- Exercise brief -
Print all of the data below word for word, with every line kept unchanged.
>> Begin
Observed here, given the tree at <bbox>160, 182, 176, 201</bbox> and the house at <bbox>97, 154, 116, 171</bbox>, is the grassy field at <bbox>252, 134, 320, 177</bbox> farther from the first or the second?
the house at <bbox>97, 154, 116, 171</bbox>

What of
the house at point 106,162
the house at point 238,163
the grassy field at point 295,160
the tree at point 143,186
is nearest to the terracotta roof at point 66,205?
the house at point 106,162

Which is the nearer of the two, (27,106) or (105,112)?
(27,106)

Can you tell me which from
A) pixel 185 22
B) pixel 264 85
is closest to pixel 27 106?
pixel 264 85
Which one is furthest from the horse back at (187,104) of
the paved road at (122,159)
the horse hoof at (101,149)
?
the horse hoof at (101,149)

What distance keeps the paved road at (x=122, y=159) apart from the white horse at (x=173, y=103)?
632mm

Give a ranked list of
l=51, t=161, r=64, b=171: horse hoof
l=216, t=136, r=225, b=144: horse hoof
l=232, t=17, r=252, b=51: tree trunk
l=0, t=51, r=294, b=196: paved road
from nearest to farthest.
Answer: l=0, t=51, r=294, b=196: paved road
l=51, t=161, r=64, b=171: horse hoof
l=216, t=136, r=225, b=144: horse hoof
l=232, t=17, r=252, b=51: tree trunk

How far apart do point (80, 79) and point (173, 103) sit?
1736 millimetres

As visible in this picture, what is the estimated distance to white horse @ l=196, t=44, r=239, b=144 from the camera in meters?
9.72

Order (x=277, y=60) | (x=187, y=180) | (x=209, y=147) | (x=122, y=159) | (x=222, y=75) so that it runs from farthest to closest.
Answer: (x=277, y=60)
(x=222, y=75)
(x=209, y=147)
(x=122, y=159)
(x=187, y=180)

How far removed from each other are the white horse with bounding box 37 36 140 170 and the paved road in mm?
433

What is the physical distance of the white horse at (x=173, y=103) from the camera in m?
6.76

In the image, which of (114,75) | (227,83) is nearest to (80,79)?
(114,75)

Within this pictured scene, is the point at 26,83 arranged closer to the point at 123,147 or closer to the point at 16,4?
>> End
- Answer for this exercise -
Observed here, given the tree at <bbox>160, 182, 176, 201</bbox> and the house at <bbox>97, 154, 116, 171</bbox>, is the grassy field at <bbox>252, 134, 320, 177</bbox> farther from the first or the second?
the house at <bbox>97, 154, 116, 171</bbox>

What of
the house at point 106,162
the house at point 238,163
the grassy field at point 295,160
the tree at point 143,186
is nearest to the terracotta roof at point 66,205?
the house at point 106,162

Which is the nearer of the two, (27,106) or (105,112)?
(27,106)

Can you tell me which from
A) pixel 185 22
B) pixel 264 85
is closest to pixel 27 106?
pixel 264 85
Which one is furthest from the horse back at (187,104) of
the paved road at (122,159)
the horse hoof at (101,149)
?
the horse hoof at (101,149)

What distance keeps the paved road at (x=122, y=159) apart from the white horse at (x=173, y=103)?
632mm

Give a ranked list of
l=51, t=161, r=64, b=171: horse hoof
l=216, t=136, r=225, b=144: horse hoof
l=232, t=17, r=252, b=51: tree trunk
l=0, t=51, r=294, b=196: paved road
from nearest to farthest.
Answer: l=0, t=51, r=294, b=196: paved road
l=51, t=161, r=64, b=171: horse hoof
l=216, t=136, r=225, b=144: horse hoof
l=232, t=17, r=252, b=51: tree trunk

How far apart do point (80, 79) and point (173, 103) sit?
1736 millimetres

As visible in this picture, what is the estimated distance to white horse @ l=196, t=44, r=239, b=144 from the camera in meters?
9.72

Order (x=277, y=60) | (x=187, y=180) | (x=209, y=147) | (x=122, y=159) | (x=222, y=75) so that it runs from farthest to closest.
Answer: (x=277, y=60)
(x=222, y=75)
(x=209, y=147)
(x=122, y=159)
(x=187, y=180)

How far removed from each other are the white horse with bounding box 37 36 140 170 and the paved road in mm?
433

What is the physical distance of the white horse at (x=173, y=103) from the camera in m?
6.76

In the image, which of (114,75) | (227,83) is nearest to (80,79)?
(114,75)

Within this pictured scene, is the point at 26,83 arranged closer to the point at 123,147 or closer to the point at 16,4?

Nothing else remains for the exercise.